I awoke at 1:08AM this morning.
I have my first newsletter, my first newsletter in a really long time scheduled to enter people's email boxes at 7AM. It's 3:30AM as I write this. I edited the email campaign a dozen times. I want to say no, it's not good enough- wait to send it out, but that would be giving into the fear and the paralysis.
Expression is not always easy for me. As a kid I had a terrible speech impediment. No one could understand me because I would get so excited and have so much to share I would talk incredibly fast. I would get frustrated when I wasn't understood so I would go off and work with the energy that was flowing through me on my own and figure out some way to release it.
A book that helped me move towards more authentic expression and unleashing my creativity was "The War of Art" by Steven Pressfield. It made me realize that the anxiety I felt around creating something new whether it's putting out a newsletter, writing an article, or even gifting myself the time to journal is not uncommon, and more so...it may even be a great thing.
The key to winning the creative battle is simply to keep practicing. Pressfield discusses his process of invoking the muse before beginning each day. This is a ritual I have adopted as I often pray before writing and ask that my message ring true for whomever needs it. I also pray to show myself compassion and not be such a relentless critic or doubter.
I believe we are all conduits of energy. Creative ideas flow through us. I am careful not to attach myself to them; knowing they are all fleeting, and nothing- no idea, no thing, no ability is ME for I AM the I AM I pray to. The creative force of the universe resides in me- within all of us and everything.
I have always considered myself to be a writer. I began writing at an early age mainly because I love to learn and writing helps me bring my thoughts together. It's like playing with ideas on paper. I would simply write about what I love and what was fascinating to me.

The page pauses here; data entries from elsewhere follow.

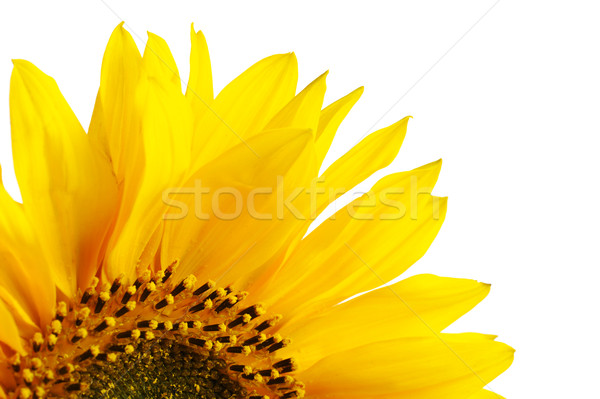 Sunflower Stock photo © ildi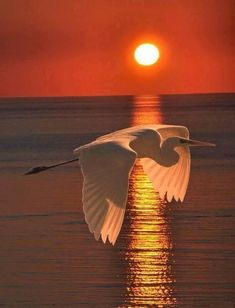 Beautiful Birds on Sunsets. Beautiful Sunset, Beautiful Birds, Beautiful World, Animals Beautiful, Beautiful Images, Animals Amazing, Pretty Animals, Beautiful Moments, Cool Pictures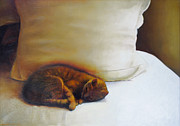 Catnap Print by Cap Pannell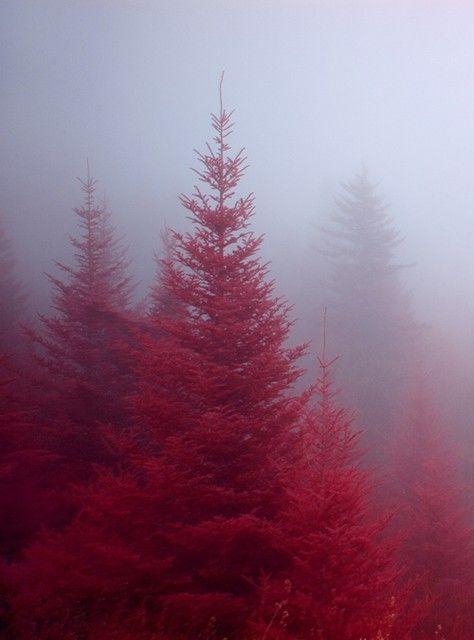 röd gran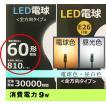 LED電球 E26 60W形 26口金  810lm led  【ポイント10倍】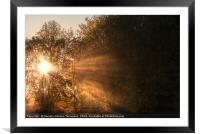 Sun rays shining through fog and trees, Framed Mounted Print
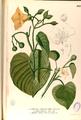 Convolvulaceae spp Blanco2.261-original.png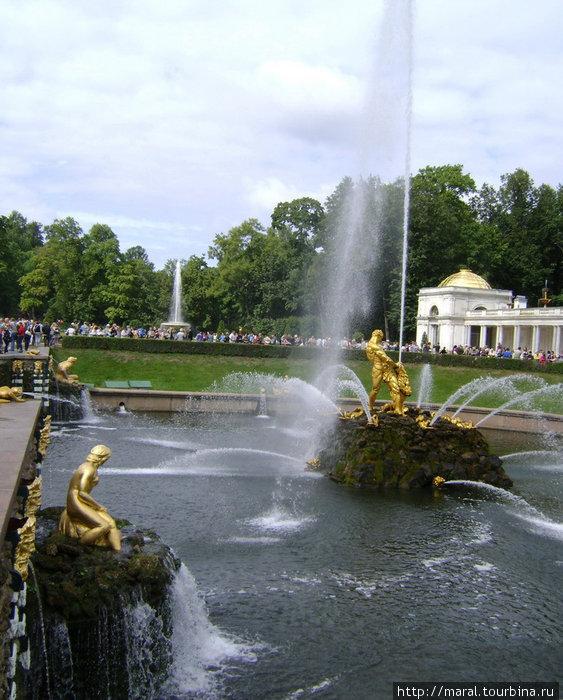 Знаменитый «Самсон» (скулп. Ф.К. Расстрелли) — центральная фигура Большого каскада в Петергофе. Установлен в 1735 году в ознаменование 25-летия победы русской армии над шведами под Полтавой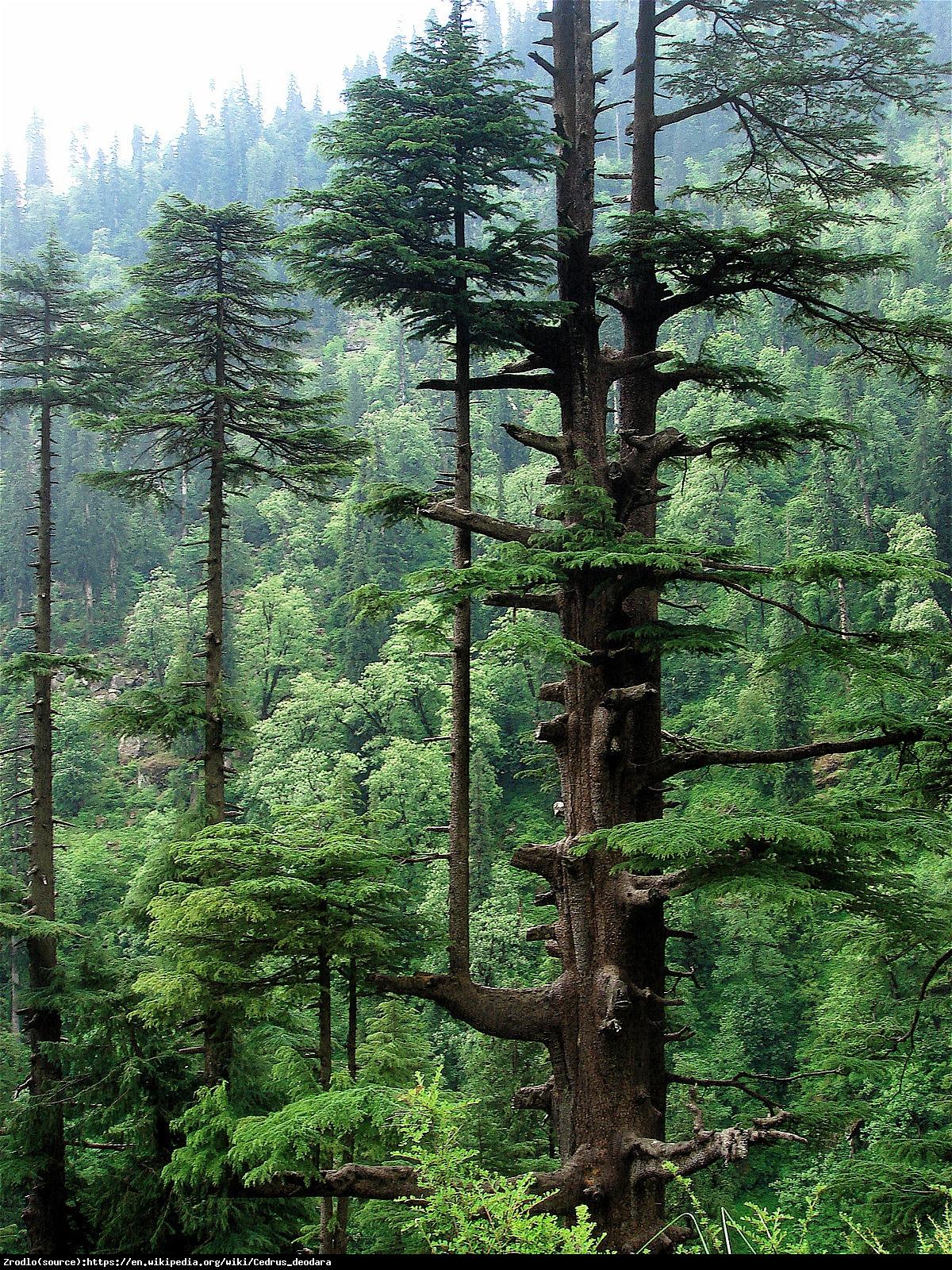 Cedr himalajski - Cedrus deodara
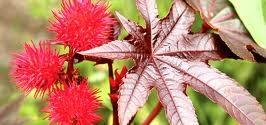 RICINO (ricinus communis L.)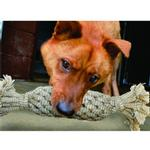 View Image 1 of Pineapple Dog Toy by Aussie Naturals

I started sharing my wellness writings in college. When I was torn between continuing being pre-med at Johns Hopkins University and following my heart in health promotion (I wanted to prevent people from getting sick rather than trying to help them once it happened) my advisor encouraged me to start a health and fitness column in the school paper.
My peers would approach me on campus and tell me that because of my writing they were now drinking less on weekends and making better choices in the dining hall. My heart grew so full of joy to know that what I loved learning and sharing was actually of benefit to others.
I continued to write for newspapers after graduating. Geez, I was so bold! I would call up or walk into the office and pitch my fitness column without any hesitation. It was so in the flow. I would have my parents take the exercise photos of me for the articles. I didn't care about things being so perfect. I didn't fear competition. I only knew and trusted the creative impulse that was flowing through me.
I guess I lost some of that when I went on my own and moved to Los Angeles. I didn't have the support of my family and community and I have never been one to take rejection well. I have faced a lot of rejection out here. Rejection burns. Those burns can keep you from moving forward. But, we must keep moving. There is an infinite amount of support available to you at all times. You just step into the field. The universe really does have your back. But, you have to believe in the power and want to work with the power as much as the power wants to work with you.
On a recent quest (my long solo road trips seeking guidance from the universe) I listened to BIG MAGIC by Elizabeth Gilbert on Audible. This really stuck out to me.
I have decided to call my new email newsletter The Heart of Practice as I am practicing living from my heart and sharing it with others. I am learning that creativity and I do not have to go to war. I don't have to light projects on fire in the construction phase and run away to escape the smoke. We can work together. Free flow of energy- I'm open to you.